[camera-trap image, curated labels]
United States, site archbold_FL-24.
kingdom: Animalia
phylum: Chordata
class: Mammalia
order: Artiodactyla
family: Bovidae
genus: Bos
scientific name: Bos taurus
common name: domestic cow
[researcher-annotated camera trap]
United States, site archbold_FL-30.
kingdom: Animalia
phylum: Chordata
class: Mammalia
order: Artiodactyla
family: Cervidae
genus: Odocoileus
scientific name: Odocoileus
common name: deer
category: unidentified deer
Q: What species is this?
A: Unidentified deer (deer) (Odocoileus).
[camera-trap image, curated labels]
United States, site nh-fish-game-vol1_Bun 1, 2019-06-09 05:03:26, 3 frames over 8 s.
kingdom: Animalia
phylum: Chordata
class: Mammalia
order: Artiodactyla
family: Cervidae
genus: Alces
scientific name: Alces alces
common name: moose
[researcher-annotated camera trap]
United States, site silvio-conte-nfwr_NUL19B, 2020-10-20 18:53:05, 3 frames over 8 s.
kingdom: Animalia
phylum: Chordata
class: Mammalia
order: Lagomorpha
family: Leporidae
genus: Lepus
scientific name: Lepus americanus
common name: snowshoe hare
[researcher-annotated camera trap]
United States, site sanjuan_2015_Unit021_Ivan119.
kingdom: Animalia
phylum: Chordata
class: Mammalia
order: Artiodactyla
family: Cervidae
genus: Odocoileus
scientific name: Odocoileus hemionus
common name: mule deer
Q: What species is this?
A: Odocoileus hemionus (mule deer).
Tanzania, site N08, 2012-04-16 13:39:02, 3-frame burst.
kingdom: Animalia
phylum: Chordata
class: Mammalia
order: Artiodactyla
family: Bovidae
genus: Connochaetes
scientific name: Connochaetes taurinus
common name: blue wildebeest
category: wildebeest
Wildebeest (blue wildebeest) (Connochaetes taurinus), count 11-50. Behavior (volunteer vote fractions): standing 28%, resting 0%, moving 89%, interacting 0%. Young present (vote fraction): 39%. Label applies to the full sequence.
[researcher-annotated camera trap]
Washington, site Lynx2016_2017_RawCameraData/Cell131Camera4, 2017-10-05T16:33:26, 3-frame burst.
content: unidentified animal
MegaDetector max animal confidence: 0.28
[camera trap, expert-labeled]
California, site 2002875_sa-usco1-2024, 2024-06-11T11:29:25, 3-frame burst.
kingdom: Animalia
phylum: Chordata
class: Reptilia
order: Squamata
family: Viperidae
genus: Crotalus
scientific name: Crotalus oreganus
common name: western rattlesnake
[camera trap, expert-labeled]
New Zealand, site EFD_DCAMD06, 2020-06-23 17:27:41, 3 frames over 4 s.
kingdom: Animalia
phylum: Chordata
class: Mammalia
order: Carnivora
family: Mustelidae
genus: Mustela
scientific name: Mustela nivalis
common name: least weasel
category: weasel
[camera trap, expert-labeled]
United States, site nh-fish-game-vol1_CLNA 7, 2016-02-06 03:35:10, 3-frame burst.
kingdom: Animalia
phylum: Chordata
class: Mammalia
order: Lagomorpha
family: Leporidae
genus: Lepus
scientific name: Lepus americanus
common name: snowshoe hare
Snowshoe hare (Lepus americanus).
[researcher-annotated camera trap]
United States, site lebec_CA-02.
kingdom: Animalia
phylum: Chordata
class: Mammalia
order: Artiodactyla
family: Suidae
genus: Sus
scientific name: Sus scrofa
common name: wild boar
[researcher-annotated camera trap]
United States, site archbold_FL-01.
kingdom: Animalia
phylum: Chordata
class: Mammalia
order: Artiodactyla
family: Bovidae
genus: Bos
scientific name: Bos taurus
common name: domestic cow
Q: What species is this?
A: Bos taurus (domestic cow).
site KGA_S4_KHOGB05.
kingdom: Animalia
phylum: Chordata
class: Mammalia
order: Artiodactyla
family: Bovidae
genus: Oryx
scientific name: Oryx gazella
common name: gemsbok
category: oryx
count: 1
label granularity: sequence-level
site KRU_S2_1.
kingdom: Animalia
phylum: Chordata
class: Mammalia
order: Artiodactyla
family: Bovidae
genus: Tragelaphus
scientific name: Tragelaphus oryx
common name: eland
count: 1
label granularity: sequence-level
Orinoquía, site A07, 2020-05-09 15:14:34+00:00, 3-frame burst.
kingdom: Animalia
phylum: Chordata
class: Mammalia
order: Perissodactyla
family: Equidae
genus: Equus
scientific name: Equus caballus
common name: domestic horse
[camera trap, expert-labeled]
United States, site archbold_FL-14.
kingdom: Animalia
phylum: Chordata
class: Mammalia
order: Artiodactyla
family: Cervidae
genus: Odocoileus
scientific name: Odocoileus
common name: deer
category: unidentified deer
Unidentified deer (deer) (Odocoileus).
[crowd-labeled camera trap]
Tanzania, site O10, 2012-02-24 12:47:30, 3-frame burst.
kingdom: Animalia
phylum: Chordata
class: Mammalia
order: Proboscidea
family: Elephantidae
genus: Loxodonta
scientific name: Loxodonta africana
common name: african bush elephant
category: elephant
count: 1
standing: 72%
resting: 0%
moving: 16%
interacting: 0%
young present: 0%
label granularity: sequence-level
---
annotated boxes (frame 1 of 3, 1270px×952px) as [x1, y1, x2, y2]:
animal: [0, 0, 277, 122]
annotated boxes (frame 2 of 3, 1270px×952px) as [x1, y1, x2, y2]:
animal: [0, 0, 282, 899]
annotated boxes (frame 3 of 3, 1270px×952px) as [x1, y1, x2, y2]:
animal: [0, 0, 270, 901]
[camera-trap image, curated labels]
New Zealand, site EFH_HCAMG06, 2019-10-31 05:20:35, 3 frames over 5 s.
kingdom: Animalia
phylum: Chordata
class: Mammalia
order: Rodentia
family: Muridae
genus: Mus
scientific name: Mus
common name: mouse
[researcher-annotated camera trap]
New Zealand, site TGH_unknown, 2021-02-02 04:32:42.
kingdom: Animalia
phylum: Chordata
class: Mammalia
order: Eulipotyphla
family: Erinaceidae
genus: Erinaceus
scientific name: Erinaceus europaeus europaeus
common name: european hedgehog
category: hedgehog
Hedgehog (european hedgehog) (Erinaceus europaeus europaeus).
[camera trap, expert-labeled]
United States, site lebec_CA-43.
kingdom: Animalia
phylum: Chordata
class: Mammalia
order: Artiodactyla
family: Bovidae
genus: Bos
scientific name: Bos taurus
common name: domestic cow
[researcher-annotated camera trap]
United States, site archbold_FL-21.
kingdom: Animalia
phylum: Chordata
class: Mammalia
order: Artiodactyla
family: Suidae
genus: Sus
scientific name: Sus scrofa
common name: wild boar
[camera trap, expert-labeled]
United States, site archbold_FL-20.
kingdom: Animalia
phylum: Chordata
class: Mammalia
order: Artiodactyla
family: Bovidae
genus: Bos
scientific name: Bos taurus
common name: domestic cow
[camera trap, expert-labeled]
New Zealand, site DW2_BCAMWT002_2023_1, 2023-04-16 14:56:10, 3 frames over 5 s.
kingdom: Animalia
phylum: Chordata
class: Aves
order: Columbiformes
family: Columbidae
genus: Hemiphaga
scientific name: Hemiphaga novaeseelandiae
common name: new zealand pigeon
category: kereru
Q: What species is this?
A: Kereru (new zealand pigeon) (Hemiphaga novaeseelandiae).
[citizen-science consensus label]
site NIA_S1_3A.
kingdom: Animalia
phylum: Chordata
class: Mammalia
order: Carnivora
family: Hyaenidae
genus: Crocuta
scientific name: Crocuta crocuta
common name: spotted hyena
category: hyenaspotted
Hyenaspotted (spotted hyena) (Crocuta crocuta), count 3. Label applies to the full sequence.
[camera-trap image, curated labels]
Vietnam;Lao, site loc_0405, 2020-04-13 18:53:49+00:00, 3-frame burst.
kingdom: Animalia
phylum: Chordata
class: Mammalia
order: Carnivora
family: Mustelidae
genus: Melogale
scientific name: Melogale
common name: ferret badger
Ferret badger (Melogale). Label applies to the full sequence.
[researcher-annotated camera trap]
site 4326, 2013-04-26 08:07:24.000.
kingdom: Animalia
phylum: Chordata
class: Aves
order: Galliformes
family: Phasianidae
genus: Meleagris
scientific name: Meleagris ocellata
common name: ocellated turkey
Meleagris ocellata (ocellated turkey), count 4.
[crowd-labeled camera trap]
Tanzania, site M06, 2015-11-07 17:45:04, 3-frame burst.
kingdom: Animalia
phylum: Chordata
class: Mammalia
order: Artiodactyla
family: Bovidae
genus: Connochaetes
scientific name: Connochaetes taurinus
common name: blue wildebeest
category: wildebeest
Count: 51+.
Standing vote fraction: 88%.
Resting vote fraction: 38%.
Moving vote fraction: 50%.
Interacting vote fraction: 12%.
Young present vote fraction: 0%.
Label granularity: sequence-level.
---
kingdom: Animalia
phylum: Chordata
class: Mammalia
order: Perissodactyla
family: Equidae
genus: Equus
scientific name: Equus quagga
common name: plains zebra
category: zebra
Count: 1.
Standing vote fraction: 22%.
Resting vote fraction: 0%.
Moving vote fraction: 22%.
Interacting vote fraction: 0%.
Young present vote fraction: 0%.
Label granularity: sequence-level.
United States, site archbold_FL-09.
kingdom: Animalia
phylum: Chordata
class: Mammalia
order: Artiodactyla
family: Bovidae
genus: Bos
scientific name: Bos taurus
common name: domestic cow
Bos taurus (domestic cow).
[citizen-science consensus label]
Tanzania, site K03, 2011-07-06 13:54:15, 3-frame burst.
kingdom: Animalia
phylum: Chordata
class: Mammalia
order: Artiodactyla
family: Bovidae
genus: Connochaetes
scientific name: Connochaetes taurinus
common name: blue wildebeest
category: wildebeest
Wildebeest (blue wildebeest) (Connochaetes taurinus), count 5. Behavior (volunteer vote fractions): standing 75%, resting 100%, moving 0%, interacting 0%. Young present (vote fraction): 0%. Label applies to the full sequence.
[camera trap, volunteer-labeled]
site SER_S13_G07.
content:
-=-=-=-=-
### TASK ITEM
Write out only the lines from the very start of the entries above to the line that includes "United States, site archbold_FL-30.", both ends included, each one unchanged.

### ANSWER SECTION
[camera-trap image, curated labels]
United States, site archbold_FL-24.
kingdom: Animalia
phylum: Chordata
class: Mammalia
order: Artiodactyla
family: Bovidae
genus: Bos
scientific name: Bos taurus
common name: domestic cow
[researcher-annotated camera trap]
United States, site archbold_FL-30.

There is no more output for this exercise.